Because JS WebSocket cannot pass custom headers, it’s not possible to use the fly-force-instance-id header for WebSockets.
I’d argue being able to force a WebSocket connection to a specific machine is actually one of the most useful reasons to want a specific machine (so you can treat that machine’s memory as low latency shared state for clients). I’m aware there is a workaround for now, which is to use fly-replay from the server once a WebSocket request is made to an incorrect machine.
Is it possible to support fly-force-instance-id as a querystring parameter or some other mechanism that makes it useful for WebSockets?
So you actually do the replay header response before upgrading.

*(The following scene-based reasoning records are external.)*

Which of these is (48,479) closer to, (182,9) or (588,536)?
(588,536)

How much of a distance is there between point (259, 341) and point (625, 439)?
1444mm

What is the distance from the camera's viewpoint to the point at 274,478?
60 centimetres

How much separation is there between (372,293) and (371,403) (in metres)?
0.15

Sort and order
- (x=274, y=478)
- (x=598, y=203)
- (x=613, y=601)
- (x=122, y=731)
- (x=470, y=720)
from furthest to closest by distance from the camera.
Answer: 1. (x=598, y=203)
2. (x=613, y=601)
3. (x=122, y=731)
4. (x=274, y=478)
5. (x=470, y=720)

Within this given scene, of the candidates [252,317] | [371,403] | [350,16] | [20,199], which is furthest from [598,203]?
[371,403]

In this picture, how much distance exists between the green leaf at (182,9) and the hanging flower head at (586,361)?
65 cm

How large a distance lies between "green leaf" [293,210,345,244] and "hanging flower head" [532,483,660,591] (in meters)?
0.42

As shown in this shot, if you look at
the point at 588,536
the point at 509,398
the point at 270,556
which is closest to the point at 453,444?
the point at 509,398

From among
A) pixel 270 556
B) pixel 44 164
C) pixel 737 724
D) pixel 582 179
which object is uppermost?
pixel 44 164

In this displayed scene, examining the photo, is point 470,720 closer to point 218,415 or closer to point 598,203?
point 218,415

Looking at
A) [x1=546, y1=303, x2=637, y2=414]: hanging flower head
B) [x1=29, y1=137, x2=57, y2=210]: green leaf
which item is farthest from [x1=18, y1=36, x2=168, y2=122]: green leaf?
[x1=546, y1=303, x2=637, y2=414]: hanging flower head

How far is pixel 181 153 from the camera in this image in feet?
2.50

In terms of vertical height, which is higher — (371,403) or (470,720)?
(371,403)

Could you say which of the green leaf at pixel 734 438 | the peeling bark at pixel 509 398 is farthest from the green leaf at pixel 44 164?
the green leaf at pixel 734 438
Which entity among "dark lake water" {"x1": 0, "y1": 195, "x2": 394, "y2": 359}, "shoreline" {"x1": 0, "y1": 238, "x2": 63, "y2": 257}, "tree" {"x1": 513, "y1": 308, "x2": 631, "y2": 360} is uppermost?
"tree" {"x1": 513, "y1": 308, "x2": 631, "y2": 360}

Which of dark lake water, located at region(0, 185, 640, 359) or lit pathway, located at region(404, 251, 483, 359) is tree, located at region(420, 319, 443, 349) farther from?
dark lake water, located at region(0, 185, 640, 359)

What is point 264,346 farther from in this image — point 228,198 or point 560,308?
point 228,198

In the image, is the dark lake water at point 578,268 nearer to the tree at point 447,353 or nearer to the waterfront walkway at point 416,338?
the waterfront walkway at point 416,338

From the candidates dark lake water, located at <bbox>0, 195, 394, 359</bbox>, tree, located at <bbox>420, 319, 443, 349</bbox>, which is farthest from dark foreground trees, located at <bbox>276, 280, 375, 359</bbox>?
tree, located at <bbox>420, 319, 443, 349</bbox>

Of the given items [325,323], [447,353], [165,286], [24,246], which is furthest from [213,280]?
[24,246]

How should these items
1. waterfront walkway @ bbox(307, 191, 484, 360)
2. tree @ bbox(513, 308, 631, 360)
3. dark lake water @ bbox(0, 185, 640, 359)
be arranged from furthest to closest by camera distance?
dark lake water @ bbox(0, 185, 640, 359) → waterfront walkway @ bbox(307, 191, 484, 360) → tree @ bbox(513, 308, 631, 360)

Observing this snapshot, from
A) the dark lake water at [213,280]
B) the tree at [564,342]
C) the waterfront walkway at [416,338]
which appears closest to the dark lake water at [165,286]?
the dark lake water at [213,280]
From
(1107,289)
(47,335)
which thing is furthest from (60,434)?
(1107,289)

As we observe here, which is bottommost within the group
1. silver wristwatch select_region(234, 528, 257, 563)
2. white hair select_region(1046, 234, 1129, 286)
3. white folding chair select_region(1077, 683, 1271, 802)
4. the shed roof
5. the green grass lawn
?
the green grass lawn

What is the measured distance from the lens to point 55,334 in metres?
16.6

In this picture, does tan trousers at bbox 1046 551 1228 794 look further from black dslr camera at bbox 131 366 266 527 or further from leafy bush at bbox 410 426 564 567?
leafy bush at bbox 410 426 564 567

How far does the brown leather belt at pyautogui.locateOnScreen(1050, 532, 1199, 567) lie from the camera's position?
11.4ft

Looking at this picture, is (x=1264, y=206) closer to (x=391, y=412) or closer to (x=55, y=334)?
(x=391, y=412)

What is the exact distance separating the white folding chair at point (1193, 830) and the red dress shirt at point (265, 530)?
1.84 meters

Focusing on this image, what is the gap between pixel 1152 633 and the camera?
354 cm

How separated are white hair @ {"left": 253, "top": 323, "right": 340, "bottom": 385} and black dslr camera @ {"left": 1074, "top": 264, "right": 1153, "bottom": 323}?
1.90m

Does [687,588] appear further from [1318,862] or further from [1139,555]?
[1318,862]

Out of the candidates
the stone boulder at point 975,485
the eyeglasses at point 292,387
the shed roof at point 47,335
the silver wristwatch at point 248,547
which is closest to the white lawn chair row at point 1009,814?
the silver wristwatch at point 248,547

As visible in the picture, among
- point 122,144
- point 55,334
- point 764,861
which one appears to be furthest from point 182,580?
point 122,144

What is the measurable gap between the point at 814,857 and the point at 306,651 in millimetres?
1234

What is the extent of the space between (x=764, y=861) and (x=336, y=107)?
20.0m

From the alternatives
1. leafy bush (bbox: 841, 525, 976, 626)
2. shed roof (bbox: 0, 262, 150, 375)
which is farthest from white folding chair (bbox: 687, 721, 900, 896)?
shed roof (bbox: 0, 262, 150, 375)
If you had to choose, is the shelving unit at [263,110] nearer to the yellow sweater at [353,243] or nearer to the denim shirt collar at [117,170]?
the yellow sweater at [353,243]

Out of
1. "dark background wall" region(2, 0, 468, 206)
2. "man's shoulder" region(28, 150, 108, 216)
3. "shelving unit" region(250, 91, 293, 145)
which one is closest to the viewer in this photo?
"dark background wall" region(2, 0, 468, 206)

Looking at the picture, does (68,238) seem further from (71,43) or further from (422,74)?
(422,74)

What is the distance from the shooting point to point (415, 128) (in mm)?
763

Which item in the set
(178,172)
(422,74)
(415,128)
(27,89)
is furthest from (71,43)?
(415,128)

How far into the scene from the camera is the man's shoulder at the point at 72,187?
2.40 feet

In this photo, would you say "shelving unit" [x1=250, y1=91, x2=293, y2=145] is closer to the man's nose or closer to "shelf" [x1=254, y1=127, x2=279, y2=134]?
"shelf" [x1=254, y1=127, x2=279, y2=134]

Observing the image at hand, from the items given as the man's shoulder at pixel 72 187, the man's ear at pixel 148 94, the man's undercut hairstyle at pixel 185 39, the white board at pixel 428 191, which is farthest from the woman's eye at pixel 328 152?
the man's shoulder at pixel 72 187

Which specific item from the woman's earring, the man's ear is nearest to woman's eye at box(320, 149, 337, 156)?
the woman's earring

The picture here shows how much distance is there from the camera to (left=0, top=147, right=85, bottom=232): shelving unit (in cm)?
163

Bun.serve takes a fetch and a websocket key in its parameter options.
The upgrade is done inside the fetch handler, which can still return a Response.
Here’s a minimal example:
// fake fetch handler, assumes every request is a websocket upgrade request
function handleFetch(req: Request, server: Server) {
if (youWantToRedirect) {
// will replay the upgrade request to another machine
return new Response(undefined, { headers: { 'fly-replay': `instance=replace-me` } });
} else {
// keep the websocket on this machine
server.upgrade(req);
// check if upgrade was successful, etc
}
}
const server = Bun.serve({
port: 8080,
fetch: handleFetch,
websocket: /* .. some other websocket handler after upgrade */
});
I should note: this websocket replay is working well in my testing and staging but I’m not using it in production yet. It’s possible I’m missing a problem.